* _The task_: Which lines below mention "burst"? Pick each one out.

* _Input records_:
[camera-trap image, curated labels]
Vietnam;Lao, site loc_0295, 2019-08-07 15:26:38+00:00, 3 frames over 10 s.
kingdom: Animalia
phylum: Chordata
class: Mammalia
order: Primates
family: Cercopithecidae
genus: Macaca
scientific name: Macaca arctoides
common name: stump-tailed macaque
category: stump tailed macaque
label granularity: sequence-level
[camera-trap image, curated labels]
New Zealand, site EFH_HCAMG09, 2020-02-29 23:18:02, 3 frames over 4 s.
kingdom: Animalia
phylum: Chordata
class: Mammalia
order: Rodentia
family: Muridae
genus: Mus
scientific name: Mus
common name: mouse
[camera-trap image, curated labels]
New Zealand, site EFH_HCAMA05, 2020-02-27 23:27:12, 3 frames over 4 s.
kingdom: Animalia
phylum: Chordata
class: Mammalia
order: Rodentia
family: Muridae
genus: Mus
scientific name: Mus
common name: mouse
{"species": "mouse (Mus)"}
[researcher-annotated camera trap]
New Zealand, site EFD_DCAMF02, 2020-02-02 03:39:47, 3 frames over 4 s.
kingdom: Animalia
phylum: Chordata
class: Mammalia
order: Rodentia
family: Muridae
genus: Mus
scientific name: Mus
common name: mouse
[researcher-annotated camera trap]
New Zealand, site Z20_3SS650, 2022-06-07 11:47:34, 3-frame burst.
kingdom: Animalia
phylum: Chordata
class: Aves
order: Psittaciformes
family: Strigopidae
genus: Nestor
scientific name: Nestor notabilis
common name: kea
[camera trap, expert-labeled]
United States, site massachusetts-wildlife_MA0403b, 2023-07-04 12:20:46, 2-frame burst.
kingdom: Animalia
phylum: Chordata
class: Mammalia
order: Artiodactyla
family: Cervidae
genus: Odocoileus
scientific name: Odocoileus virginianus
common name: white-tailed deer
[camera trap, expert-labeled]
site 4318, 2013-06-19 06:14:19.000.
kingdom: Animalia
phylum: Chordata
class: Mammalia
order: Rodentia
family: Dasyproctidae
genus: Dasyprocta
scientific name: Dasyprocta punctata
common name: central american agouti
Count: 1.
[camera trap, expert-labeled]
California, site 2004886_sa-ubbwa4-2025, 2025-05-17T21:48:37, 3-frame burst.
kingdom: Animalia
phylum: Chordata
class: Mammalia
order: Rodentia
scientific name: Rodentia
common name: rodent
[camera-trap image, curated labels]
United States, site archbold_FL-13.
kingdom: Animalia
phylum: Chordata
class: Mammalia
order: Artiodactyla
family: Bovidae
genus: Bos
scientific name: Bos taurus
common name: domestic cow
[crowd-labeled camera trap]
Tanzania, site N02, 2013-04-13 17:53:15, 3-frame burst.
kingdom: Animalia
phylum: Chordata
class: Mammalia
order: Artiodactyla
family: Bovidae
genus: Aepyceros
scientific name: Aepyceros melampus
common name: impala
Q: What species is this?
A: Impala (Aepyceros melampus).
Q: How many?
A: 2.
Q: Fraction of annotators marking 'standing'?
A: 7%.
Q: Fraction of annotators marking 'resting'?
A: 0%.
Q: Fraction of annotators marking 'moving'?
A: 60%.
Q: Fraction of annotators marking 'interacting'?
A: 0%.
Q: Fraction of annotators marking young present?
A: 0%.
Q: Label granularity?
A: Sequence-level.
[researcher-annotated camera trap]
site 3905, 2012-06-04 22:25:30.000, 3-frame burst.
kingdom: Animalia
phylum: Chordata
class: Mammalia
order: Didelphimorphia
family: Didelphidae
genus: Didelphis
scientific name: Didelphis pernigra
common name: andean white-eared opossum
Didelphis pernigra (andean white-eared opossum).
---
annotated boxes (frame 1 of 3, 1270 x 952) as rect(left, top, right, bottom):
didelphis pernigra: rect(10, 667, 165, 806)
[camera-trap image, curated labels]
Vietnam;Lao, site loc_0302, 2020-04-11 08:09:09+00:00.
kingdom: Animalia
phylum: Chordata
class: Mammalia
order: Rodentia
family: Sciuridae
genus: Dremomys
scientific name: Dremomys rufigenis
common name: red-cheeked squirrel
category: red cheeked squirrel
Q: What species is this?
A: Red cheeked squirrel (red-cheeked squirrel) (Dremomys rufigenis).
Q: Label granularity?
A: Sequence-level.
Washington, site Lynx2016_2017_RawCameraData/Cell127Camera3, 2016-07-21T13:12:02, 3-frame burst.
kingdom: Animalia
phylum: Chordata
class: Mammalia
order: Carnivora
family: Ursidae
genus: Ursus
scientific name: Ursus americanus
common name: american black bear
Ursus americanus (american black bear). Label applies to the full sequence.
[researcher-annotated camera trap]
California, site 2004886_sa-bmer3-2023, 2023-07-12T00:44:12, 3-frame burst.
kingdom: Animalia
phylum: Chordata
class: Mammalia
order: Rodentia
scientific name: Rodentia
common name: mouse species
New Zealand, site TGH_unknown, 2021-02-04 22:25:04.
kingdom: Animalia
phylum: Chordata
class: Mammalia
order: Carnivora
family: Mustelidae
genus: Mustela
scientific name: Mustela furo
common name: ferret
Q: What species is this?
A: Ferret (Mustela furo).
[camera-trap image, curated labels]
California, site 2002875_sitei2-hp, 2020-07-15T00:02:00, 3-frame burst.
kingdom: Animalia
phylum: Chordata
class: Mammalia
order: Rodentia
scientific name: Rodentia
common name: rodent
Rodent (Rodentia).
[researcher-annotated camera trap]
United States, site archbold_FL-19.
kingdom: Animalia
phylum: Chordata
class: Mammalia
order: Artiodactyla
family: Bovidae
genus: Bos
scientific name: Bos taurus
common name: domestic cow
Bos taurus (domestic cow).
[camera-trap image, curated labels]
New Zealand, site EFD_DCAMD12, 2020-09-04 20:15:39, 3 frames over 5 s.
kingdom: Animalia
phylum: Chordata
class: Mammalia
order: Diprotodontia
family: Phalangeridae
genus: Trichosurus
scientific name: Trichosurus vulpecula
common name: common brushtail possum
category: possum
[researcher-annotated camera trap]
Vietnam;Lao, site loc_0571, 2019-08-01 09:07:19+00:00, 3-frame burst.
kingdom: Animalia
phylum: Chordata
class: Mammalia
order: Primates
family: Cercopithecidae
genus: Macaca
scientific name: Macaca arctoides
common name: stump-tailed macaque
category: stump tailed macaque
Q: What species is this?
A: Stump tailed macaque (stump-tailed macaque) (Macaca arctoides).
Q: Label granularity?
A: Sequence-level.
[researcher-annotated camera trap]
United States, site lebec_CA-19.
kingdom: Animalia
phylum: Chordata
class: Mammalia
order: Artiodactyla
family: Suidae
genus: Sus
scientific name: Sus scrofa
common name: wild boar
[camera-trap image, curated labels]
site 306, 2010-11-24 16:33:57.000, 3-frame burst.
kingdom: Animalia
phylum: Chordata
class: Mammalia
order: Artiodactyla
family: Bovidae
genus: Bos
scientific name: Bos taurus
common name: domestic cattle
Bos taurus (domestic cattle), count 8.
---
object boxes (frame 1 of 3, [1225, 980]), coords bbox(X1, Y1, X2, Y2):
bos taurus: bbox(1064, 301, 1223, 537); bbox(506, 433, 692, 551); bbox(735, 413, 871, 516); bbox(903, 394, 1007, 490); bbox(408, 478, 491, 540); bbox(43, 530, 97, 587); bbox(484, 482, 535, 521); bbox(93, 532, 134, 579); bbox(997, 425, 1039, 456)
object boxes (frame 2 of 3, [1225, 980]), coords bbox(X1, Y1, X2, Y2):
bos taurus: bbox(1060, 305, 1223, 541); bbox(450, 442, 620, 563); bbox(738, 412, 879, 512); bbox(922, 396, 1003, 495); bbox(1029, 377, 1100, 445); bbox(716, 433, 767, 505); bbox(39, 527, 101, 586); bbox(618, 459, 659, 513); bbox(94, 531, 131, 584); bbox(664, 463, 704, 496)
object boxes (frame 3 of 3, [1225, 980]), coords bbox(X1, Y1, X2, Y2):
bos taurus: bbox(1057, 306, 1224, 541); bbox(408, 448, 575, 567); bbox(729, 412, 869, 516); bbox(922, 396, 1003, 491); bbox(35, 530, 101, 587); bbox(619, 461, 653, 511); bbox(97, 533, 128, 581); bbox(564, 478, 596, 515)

* _Result_:
New Zealand, site Z20_3SS650, 2022-06-07 11:47:34, 3-frame burst.
United States, site massachusetts-wildlife_MA0403b, 2023-07-04 12:20:46, 2-frame burst.
California, site 2004886_sa-ubbwa4-2025, 2025-05-17T21:48:37, 3-frame burst.
Tanzania, site N02, 2013-04-13 17:53:15, 3-frame burst.
site 3905, 2012-06-04 22:25:30.000, 3-frame burst.
Washington, site Lynx2016_2017_RawCameraData/Cell127Camera3, 2016-07-21T13:12:02, 3-frame burst.
California, site 2004886_sa-bmer3-2023, 2023-07-12T00:44:12, 3-frame burst.
California, site 2002875_sitei2-hp, 2020-07-15T00:02:00, 3-frame burst.
Vietnam;Lao, site loc_0571, 2019-08-01 09:07:19+00:00, 3-frame burst.
site 306, 2010-11-24 16:33:57.000, 3-frame burst.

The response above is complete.